Increasing evidence supports the ability of eugenol to maintain intestinal barrier integrity and anti-inflammatory in vitro and in vivo ; however, whether eugenol alleviates virus-mediated intestinal barrier damage and inflammation remains a mystery. Transmissible gastroenteritis virus (TGEV), a coronavirus, is one of the main causative agents of diarrhea in piglets and significantly impacts the global swine industry. Here, we found that eugenol could alleviate TGEV-induced intestinal functional impairment and inflammatory responses in piglets. Our results indicated that eugenol improved feed efficiency in TGEV-infected piglets. Eugenol not only increased serum immunoglobulin concentration ( IgG ) but also significantly decreased serum inflammatory cytokine concentration ( TNF-α ) in TGEV-infected piglets. In addition, eugenol also significantly decreased the expression of NF-κB mRNA and the phosphorylation level of NF-κB P65 protein in the jejunum mucosa of TGEV-infected piglets.
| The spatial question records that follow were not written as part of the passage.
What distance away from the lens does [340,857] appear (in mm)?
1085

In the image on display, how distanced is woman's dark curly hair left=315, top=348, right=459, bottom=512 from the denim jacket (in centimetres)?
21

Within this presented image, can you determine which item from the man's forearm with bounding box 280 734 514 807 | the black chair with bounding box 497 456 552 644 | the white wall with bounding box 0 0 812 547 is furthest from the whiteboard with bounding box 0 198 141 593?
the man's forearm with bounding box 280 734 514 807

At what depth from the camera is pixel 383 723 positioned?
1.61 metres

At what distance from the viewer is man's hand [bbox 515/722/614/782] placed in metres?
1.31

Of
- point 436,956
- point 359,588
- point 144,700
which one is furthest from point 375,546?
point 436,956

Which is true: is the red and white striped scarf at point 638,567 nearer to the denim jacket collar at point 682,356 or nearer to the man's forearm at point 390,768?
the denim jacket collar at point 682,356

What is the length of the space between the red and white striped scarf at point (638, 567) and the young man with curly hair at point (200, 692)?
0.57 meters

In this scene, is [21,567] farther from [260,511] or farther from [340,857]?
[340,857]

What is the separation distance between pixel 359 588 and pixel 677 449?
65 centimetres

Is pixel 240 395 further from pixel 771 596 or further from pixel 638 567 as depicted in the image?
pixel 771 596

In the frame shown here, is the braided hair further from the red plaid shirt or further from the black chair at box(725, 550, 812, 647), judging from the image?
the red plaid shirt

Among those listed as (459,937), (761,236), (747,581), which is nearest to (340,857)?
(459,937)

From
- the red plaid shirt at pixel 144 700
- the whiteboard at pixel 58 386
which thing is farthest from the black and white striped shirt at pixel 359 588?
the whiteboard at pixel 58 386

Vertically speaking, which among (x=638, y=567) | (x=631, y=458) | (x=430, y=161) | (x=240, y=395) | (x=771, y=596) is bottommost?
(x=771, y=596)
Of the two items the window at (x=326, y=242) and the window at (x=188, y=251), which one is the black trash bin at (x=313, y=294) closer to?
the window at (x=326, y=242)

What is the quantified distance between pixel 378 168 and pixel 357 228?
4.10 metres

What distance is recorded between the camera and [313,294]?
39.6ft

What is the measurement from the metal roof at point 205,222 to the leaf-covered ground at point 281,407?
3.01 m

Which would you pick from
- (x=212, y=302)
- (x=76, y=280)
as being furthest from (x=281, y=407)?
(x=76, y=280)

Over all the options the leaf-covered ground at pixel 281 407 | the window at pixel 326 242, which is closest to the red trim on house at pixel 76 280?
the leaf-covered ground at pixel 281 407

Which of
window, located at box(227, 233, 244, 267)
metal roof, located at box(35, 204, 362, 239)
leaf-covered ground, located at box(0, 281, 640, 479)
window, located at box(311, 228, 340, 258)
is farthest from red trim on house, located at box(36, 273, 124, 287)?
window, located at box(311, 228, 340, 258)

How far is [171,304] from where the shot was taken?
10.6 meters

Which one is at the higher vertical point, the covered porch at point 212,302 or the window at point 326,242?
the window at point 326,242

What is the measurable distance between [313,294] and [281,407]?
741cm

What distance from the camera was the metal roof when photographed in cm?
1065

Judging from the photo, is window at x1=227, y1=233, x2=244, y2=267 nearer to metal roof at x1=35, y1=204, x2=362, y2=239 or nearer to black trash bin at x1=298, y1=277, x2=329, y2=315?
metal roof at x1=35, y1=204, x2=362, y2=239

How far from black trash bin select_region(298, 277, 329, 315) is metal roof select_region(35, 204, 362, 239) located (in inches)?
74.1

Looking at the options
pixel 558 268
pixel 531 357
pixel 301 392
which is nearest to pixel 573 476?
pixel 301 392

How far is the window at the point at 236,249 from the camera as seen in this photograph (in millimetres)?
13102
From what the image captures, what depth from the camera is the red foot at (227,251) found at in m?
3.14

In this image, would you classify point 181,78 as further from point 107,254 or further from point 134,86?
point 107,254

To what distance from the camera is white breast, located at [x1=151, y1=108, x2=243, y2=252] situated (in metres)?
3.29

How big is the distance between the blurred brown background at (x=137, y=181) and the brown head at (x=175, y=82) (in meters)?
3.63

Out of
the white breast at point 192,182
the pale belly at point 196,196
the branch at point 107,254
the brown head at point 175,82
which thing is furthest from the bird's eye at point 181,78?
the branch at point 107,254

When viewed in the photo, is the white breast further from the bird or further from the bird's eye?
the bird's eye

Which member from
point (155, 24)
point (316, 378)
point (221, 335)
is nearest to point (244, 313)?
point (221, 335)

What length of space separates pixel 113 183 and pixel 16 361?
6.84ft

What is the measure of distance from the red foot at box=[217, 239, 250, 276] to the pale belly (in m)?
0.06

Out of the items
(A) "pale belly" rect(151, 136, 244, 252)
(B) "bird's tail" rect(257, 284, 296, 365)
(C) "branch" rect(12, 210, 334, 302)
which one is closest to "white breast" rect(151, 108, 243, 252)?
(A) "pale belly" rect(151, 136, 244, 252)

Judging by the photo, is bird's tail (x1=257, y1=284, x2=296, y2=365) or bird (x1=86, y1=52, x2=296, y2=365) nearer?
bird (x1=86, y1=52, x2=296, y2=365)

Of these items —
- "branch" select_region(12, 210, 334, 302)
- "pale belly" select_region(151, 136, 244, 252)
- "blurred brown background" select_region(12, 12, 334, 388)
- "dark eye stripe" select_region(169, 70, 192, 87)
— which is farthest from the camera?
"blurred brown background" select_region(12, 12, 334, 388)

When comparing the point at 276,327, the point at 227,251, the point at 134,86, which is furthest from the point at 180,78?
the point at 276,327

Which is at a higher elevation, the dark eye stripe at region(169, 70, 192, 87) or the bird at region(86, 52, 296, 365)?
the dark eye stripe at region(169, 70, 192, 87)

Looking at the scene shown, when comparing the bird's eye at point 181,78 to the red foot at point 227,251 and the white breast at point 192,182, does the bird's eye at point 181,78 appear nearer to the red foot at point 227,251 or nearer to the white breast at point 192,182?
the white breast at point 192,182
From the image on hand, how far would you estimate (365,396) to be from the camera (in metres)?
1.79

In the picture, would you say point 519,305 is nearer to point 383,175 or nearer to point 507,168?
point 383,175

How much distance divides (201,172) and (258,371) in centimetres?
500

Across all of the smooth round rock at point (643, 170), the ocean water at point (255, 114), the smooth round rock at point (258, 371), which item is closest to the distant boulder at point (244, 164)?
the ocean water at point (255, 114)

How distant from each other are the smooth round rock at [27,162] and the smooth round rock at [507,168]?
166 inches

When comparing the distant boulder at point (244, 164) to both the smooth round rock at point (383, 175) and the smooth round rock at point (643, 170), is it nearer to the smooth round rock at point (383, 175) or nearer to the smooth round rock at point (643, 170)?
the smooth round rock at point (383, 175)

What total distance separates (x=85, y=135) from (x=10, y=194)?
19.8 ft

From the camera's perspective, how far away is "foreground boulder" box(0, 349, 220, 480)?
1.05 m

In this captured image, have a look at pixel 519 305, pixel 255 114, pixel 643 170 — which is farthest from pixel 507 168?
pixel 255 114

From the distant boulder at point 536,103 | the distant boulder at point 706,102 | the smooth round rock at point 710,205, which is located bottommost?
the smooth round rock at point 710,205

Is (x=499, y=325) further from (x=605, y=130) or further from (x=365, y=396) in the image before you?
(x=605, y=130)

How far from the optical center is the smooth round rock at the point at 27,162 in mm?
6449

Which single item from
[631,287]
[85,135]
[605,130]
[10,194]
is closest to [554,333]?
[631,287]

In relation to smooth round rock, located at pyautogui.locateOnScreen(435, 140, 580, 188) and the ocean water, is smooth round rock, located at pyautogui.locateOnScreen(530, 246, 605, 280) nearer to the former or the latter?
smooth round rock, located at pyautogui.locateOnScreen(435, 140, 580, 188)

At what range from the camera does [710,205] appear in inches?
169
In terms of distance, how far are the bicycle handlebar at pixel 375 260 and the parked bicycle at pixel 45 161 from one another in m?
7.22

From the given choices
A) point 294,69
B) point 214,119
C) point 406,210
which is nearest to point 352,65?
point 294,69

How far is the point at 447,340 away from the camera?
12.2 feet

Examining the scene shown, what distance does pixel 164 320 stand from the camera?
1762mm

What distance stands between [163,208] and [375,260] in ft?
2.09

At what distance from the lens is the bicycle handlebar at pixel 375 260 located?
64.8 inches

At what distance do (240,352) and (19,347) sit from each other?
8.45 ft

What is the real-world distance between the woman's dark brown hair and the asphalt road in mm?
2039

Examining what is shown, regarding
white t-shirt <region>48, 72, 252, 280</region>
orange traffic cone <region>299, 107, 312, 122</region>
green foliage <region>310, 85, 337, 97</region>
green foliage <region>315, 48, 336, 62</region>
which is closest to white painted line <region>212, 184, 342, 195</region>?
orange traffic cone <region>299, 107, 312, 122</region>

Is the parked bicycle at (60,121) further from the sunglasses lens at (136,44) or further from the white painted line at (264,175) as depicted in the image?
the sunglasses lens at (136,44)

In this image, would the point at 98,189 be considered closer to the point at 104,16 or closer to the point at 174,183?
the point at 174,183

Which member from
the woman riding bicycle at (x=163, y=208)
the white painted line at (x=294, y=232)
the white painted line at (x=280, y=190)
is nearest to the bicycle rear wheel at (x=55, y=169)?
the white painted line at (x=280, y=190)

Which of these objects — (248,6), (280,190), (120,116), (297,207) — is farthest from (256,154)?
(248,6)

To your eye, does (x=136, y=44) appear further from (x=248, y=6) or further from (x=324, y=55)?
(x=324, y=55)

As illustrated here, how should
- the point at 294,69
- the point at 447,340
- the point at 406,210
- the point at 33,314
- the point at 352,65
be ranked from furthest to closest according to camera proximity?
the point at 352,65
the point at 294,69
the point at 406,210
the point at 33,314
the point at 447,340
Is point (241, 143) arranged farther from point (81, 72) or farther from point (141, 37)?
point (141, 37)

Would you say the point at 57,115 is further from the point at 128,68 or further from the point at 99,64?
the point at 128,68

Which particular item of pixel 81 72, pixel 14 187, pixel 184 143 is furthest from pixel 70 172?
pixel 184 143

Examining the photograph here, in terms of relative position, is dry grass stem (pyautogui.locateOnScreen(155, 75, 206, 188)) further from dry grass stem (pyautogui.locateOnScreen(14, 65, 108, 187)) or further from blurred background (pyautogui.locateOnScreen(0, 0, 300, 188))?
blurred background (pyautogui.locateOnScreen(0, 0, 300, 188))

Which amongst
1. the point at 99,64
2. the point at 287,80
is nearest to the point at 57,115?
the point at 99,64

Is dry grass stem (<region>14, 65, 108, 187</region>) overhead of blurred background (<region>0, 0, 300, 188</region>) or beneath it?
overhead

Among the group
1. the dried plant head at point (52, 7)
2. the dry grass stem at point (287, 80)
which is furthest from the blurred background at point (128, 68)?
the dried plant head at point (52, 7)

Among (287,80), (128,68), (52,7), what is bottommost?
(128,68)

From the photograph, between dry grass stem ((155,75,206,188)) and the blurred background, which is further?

Eugenol increased villus height and the ratio of villus height to crypt depth in the jejunum and ileum, and decreased serum D-lactic acid levels. Importantly, eugenol increased tight junction protein ( ZO-1 ) and mRNA expression levels of nutrient transporter-related genes ( GluT-2 and CaT-1 ) in the jejunum mucosa of TGEV-infected piglets. Meanwhile, compared with TGEV-infected IPEC-J2 cells, treatment with eugenol reduced the cell cytopathic effect, attenuated the inflammatory response. Interestingly, eugenol did not increase the expression of ZO-1 and Occludin in IPEC-J2 cells. However, western blot and immunofluorescence results showed that eugenol restored TGEV-induced down-regulation of ZO-1 and Occludin, while BAY11-7082 (The NF-κB specific inhibitor) enhanced the regulatory ability of eugenol. Our findings demonstrated that eugenol attenuated TGEV-induced intestinal injury by increasing the expression of ZO-1 and Occludin , which may be related to the inhibition of NF-κB signaling pathway. Eugenol may offer some therapeutic opportunities for coronavirus-related diseases.